Most cloud cost problems aren't mysterious. They're not caused by a sudden traffic spike or an expensive new feature. They're caused by resources that nobody is actively using and nobody remembers creating.
You know the feeling. The bill comes in higher than last month. You ask around. Nobody has an obvious answer. So you move on, assume it'll sort itself out, and it never does. Meanwhile, somewhere in your AWS accounts, a database from a project that shipped two years ago is quietly running. A load balancer with zero active connections has been charging $40 a month since the team that built it disbanded. An EC2 instance that was supposed to be temporary is now in its eighteenth month of life.
Nobody created these resources maliciously. Nobody forgot to care. The environment just kept growing and nobody had a complete enough picture to know what to clean up, or whether it was safe to touch anything at all.

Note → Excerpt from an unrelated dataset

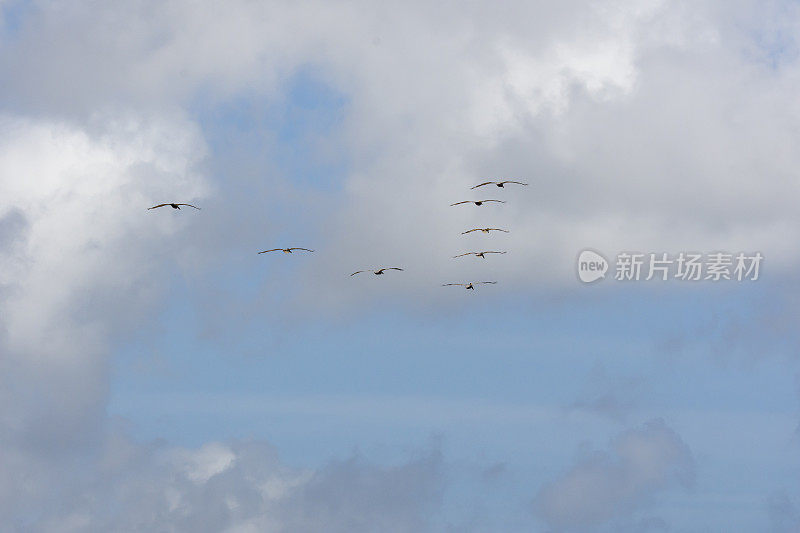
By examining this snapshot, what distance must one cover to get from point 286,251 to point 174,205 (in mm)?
21971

These are zombie resources -- and for most engineering teams they're not a rare edge case. They're background noise that compounds every billing cycle.
What Are Zombie Resources?
A zombie resource is any cloud resource that is no longer serving its original purpose but is still running and still costing money. The three most common types are:
- Orphaned resources were created by a team, project, or engineer that no longer exists or no longer owns them. Nobody knows who deployed them or why. They don't appear in any active project's infrastructure documentation.
- Idle resources are still technically "owned" but doing no useful work. An EC2 instance with 0% CPU utilization for 90 days. An RDS database with no recent connections. A load balancer routing traffic to nothing.
- Over-provisioned resources are doing real work, but they were allocated far more capacity than they need. A production database running on a 32-core instance because that's what the last engineer provisioned "just to be safe."
What makes zombies hard to deal with isn't identifying that they exist -- it's knowing whether it's safe to remove them. Without knowing what depends on a resource, removing it is a gamble. That's why most teams know they have waste and don't touch it anyway.
Why Zombie Resources Happen (And Why They Keep Happening)
Zombie resources are almost never the result of laziness or carelessness. They're what happens when teams move fast without a complete picture of what they're building on top of.
- Projects end, and infrastructure doesn't. When a feature gets deprecated or a project gets cancelled, the cloud resources that supported it rarely get cleaned up at the same time. The team moves on. The resources stay.
- Ownership drifts over time. Engineers leave. Teams reorganize. A service that was clearly owned by the payments team in 2023 might have three possible owners or none by 2026. When nobody owns something clearly, nobody feels responsible for cleaning it up.
- Temporary infrastructure becomes permanent. A staging environment that was supposed to last two weeks is still running eight months later because everyone assumed someone else was going to turn it off. They didn't.
- Cloud accounts multiply faster than governance does. A company that started with one AWS account now has forty. Resources spread across accounts are harder to find, harder to attribute, and much easier to forget.
Industry estimates put cloud waste at 20 to 30 percent of total cloud spend. For a team running a $1M/year AWS bill, that's up to $300K sitting in things that are either doing nothing or doing something nobody can explain anymore.
How to Clean Up Zombie Resources Without Breaking Things
Most cleanup efforts fail not because the team doesn't care but because they move too fast and break something. Here's how to do it without that 2am phone call.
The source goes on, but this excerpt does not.